解約していたAmazonプライムを、再開。
宅配はほとんど利用しないだろうけど、それ以外のサービス、とくに、主に、Amazonプライムビデオを使えないことが、つらすぎた。(;_;)
で、プライムビデオで最初にみたのが、この作品。
この作品は、監督自身がノベライズしていて、だいぶ前に、そちらを先に読んでいた。
今日はじめて映画のほうを見て、その雨の情景の美しさにうっとりしたものの、物語としては、小説版による補足を求められる作品だなと思った。
映画の物語が、完結していないというわけではない。
でも、出てくる人物たちの、映画では語られていない部分が、あまりにも魅力的に感じられて、もっと語ってほしいと思ってしまうのだ。
高校生である秋月孝雄と、教師だったユキノの「その後」が気になるというのは、下世話にすぎるのかもしれないけれども、彼らの思い、とくに映画では詳しく触れられることの少なかったユキノの過去、味覚障害に至るほどの苦悩と、孝雄と別れてからの、回復と成熟への長い道のりについては、もっと深く語られる価値のあるものだと思う。
また、映画の中ではほんのちょっとしか姿が見えない、秋月家の母親も、小説の方では奥深い存在になっている。

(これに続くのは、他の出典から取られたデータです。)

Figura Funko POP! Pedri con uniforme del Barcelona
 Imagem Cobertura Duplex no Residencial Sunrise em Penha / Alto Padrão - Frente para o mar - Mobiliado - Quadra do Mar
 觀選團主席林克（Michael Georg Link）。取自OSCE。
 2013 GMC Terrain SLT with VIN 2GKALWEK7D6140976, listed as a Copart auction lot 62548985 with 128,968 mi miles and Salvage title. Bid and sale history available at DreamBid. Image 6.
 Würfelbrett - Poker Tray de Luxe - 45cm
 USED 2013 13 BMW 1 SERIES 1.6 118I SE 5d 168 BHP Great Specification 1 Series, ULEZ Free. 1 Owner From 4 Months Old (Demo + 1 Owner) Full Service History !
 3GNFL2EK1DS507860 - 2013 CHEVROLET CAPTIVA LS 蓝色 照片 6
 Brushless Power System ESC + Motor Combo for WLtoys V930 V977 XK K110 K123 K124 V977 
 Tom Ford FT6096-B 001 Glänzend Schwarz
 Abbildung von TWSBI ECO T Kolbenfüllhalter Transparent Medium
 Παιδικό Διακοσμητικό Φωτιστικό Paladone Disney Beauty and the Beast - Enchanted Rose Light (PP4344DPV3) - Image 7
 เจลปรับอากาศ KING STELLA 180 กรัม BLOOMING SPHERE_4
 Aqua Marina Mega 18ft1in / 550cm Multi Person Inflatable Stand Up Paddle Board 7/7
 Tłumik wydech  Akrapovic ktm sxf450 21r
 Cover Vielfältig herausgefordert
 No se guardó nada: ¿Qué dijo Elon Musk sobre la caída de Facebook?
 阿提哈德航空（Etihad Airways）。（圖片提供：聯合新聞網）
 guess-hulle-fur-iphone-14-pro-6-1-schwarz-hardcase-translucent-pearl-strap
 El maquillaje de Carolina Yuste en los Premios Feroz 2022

二十代に見えそうなシングルマザーで、すでに成人している長男の翔太が恋人と同棲を始めると聞いたとたん、ヘソを曲げて家出して、年下の彼氏の自宅に転がり込んでしまうような、おそろしく大人気ないイメージの女性だけれど、夫と別れたあと、息子二人を育て上げたのは彼女であり、孝雄が、自分の人生を選びとる姿を見守るのも、彼女だった。
それに、映画には全く出てこない、母親の若い恋人が、小説ではとても大事なことを言っている。
「でも本当に、本当に心の底から何かを創りたい人は、誰かに何かを訊いたり言ったりする前に、もう創ってるんだ」
小説では、孝雄が留学する直前に、母親と、翔太とその彼女、孝雄が集まって、お祝いの宴会を開くシーンがあるのだけど、そこにこの彼氏(すでに別れて元彼になっていたけど、翔太とは連絡を取り合っていたらしい)も呼ばれている。
脇役たちの人生や心情を、より深く分かった上で見る、ラストの雷雨の東京は、意味の深さがずいぶん変わってくるように思うのだ。
「言の葉の庭」は、別の書き手による小説版もあるらしいけど、そちらは未読。